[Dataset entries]

____

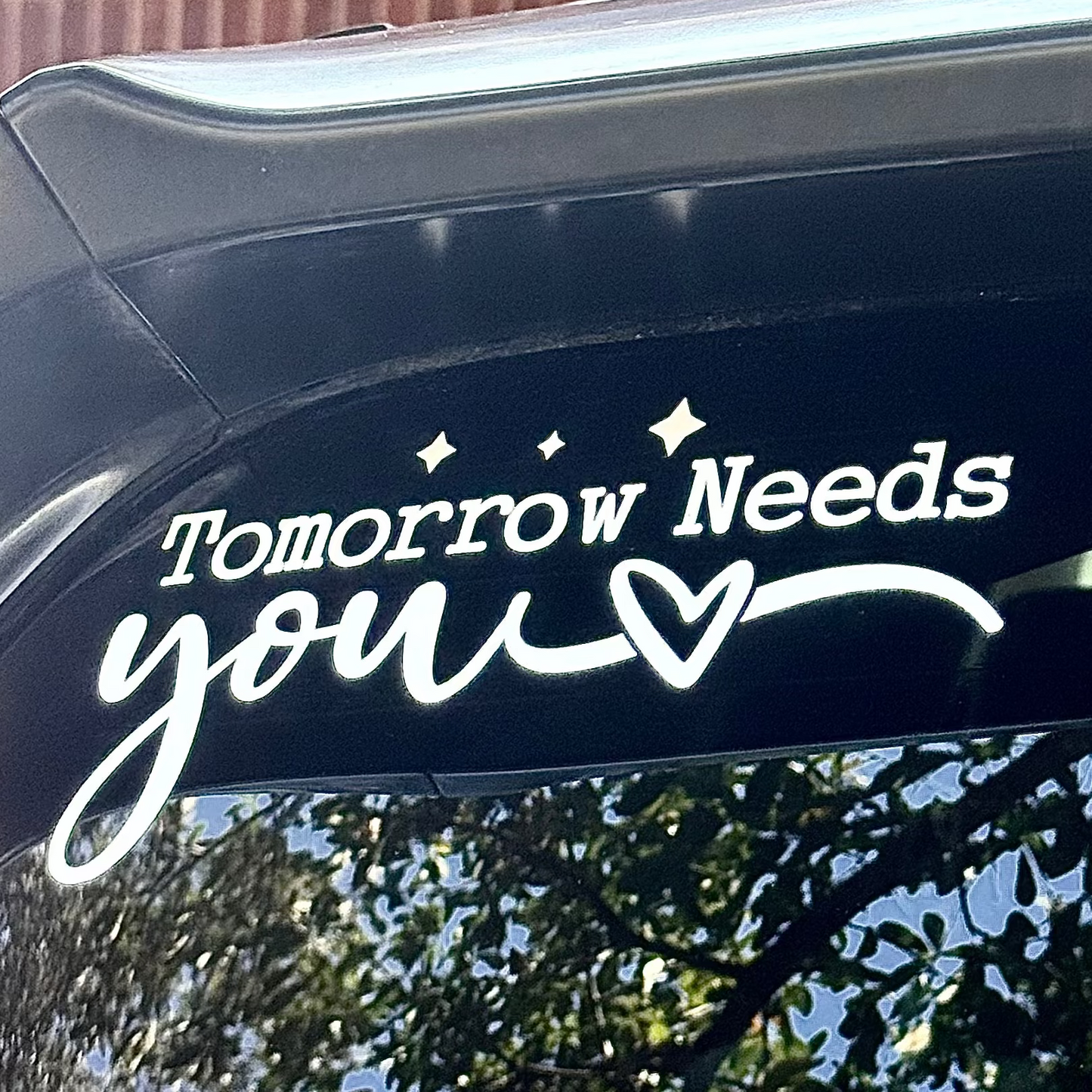 Tomorrow Needs You Car Decal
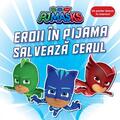 Copertă produs PJMASKS: Eroii &icirc;n Pijama salvează cerul - gallery small 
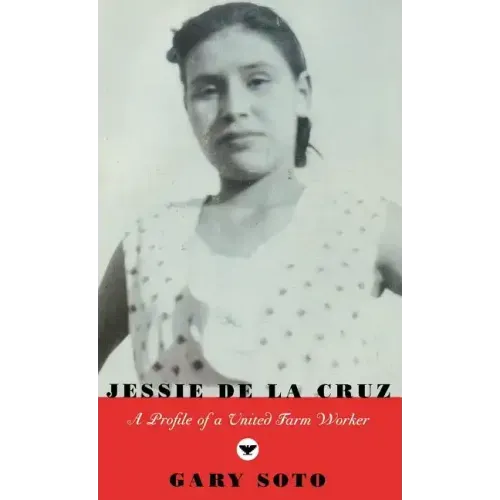 Jessie de la Cruz: A Profile of a United Farm Worker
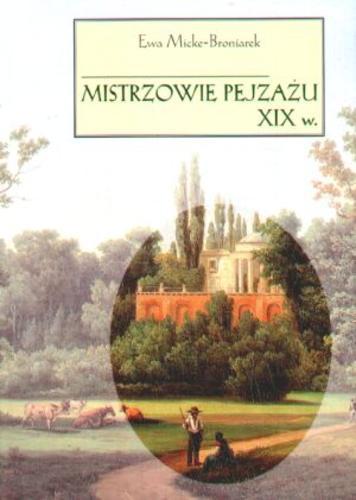 Okładka książki Mistrzowie pejzażu XIX w. /  Ewa Micke- Broniarek.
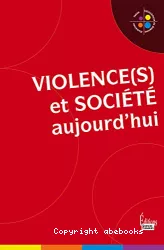 Violence(s) et société aujourd'hui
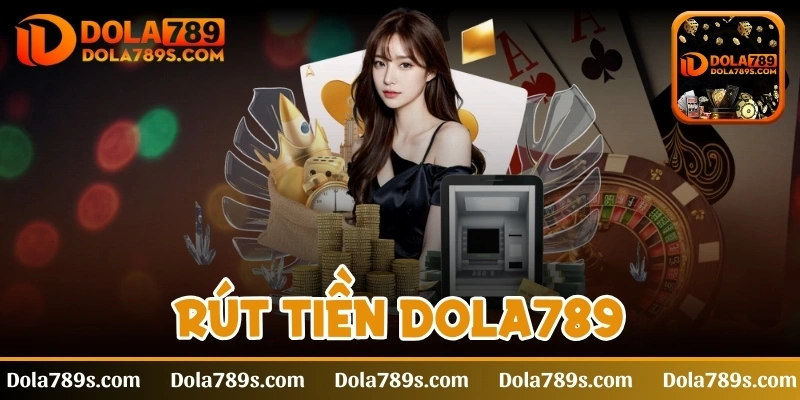 Rút tiền Dola789 - Học ngay những thao tác nhanh chóng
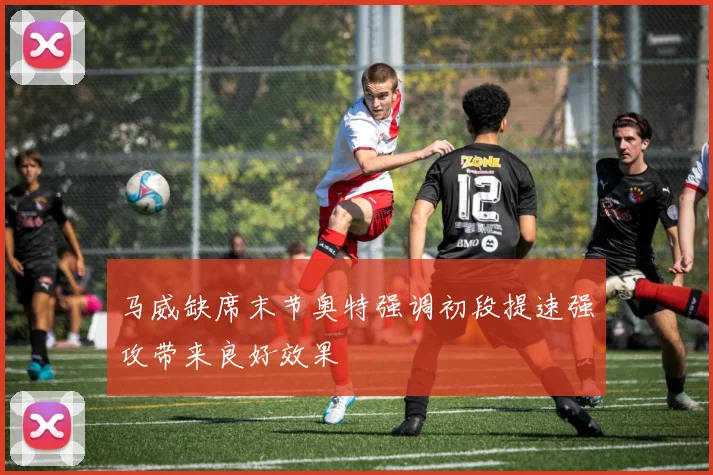 马威缺席末节奥特强调初段提速强攻带来良好效果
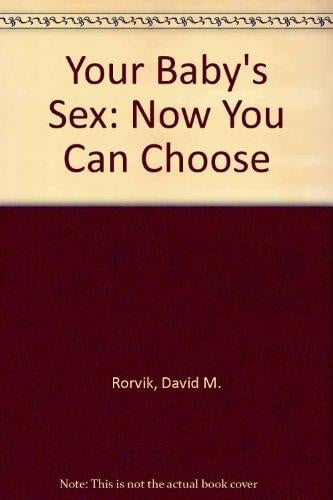 Your Baby's Sex: Now You Can Choose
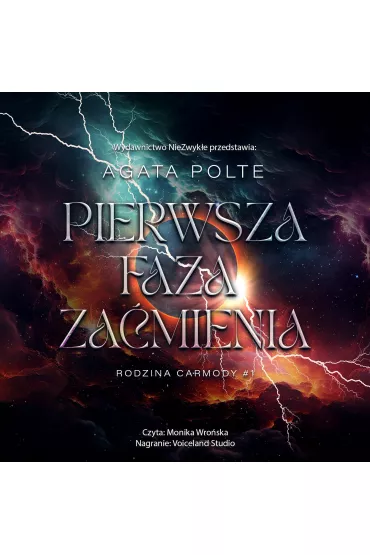 Audiobook Pierwsza faza zamienia. Rodzina Carmody. Tom 1 mp3 - Agata Polte
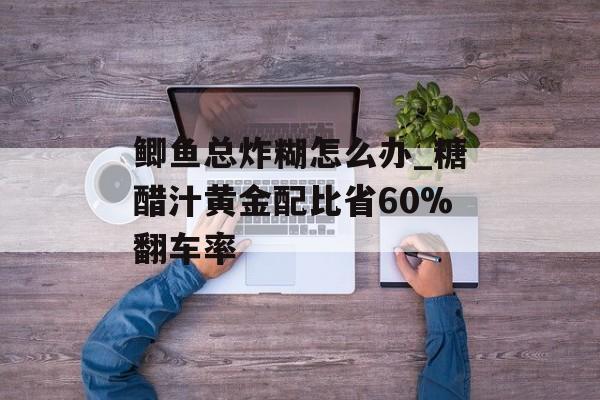 鲫鱼总炸糊怎么办_糖醋汁黄金配比省60%翻车率-第1张图片-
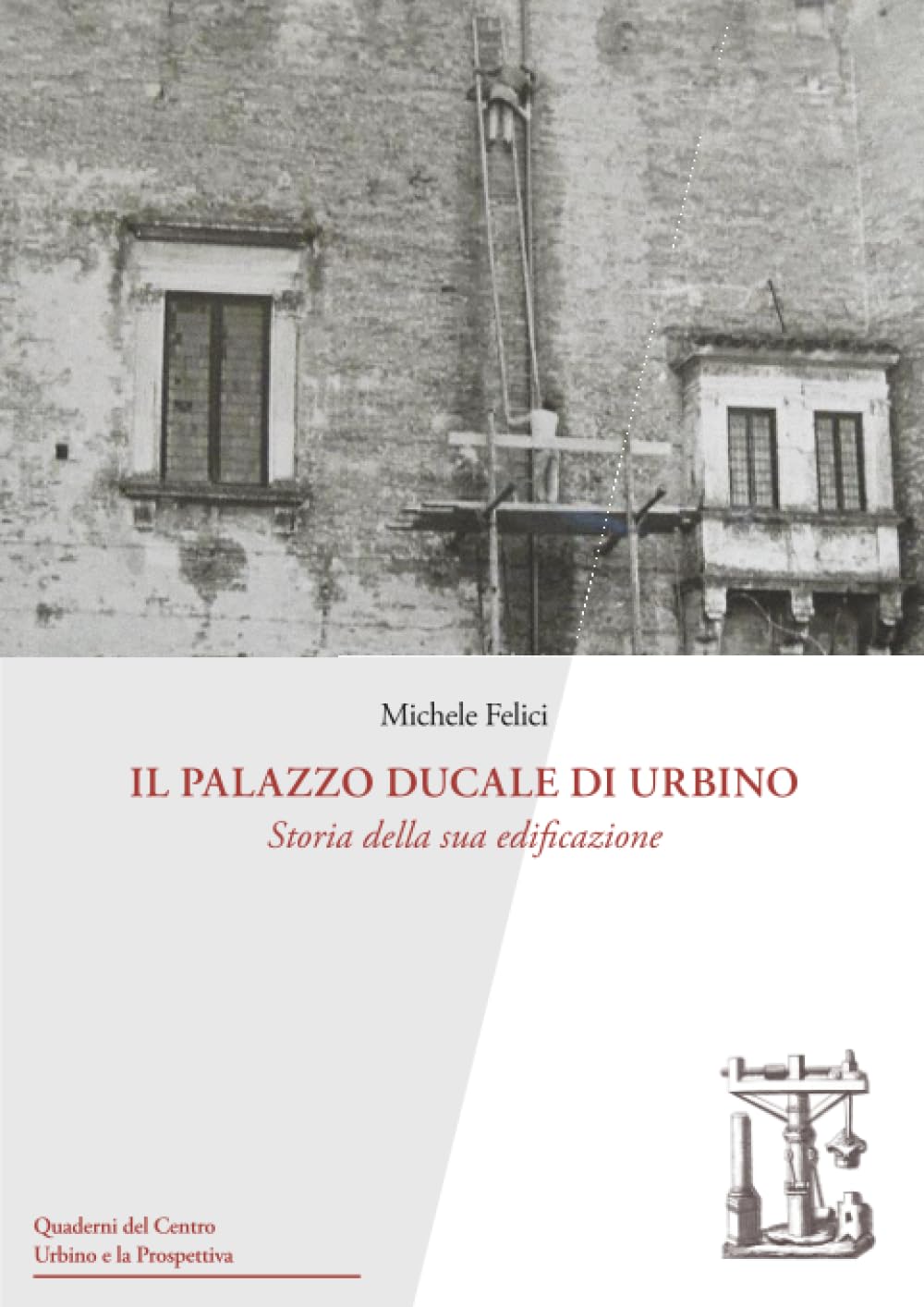Il Palazzo Ducale di Urbino: Storia della sua edificazione (Quaderni del Centro Urbino e la Prospettiva)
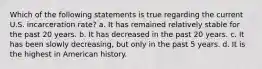 Which of the following statements is true regarding the current U.S. incarceration rate? a. It has remained relatively stable for the past 20 years. b. It has decreased in the past 20 years. c. It has been slowly decreasing, but only in the past 5 years. d. It is the highest in American history.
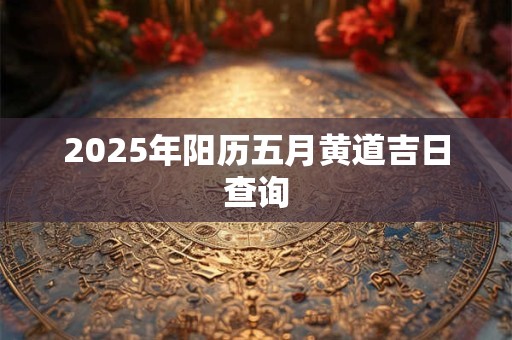 2025年阳历五月黄道吉日查询 2025年阳历五月黄道吉日查询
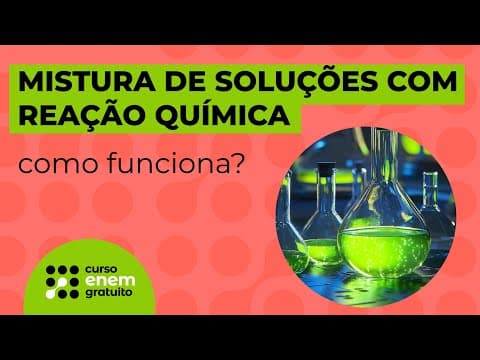 Thumbnail da aula: MISTURA DE SOLUÇÕES COM REAÇÃO QUÍMICA: como funciona? | Química para o Enem | Larissa Sousa Campos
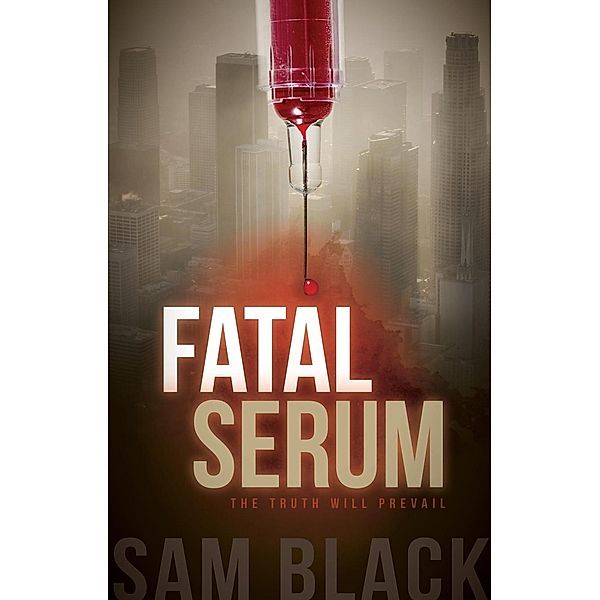 Fatal Serum / Morgan James Fiction, Sam Black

____

Set down every record word for word and leave out the pictures.

- [RESPONSE TO THE EXERCISE]:
 Tomorrow Needs You Car Decal
 Copertă produs PJMASKS: Eroii &icirc;n Pijama salvează cerul - gallery small 
 Jessie de la Cruz: A Profile of a United Farm Worker
 Okładka książki Mistrzowie pejzażu XIX w. /  Ewa Micke- Broniarek.
 Violence(s) et société aujourd'hui
 Rút tiền Dola789 - Học ngay những thao tác nhanh chóng
 马威缺席末节奥特强调初段提速强攻带来良好效果
 Your Baby's Sex: Now You Can Choose
 Audiobook Pierwsza faza zamienia. Rodzina Carmody. Tom 1 mp3 - Agata Polte
 鲫鱼总炸糊怎么办_糖醋汁黄金配比省60%翻车率-第1张图片-
Il Palazzo Ducale di Urbino: Storia della sua edificazione (Quaderni del Centro Urbino e la Prospettiva)
 Which of the following statements is true regarding the current U.S. incarceration rate? a. It has remained relatively stable for the past 20 years. b. It has decreased in the past 20 years. c. It has been slowly decreasing, but only in the past 5 years. d. It is the highest in American history.
 2025年阳历五月黄道吉日查询 2025年阳历五月黄道吉日查询
 Thumbnail da aula: MISTURA DE SOLUÇÕES COM REAÇÃO QUÍMICA: como funciona? | Química para o Enem | Larissa Sousa Campos
 Fatal Serum / Morgan James Fiction, Sam Black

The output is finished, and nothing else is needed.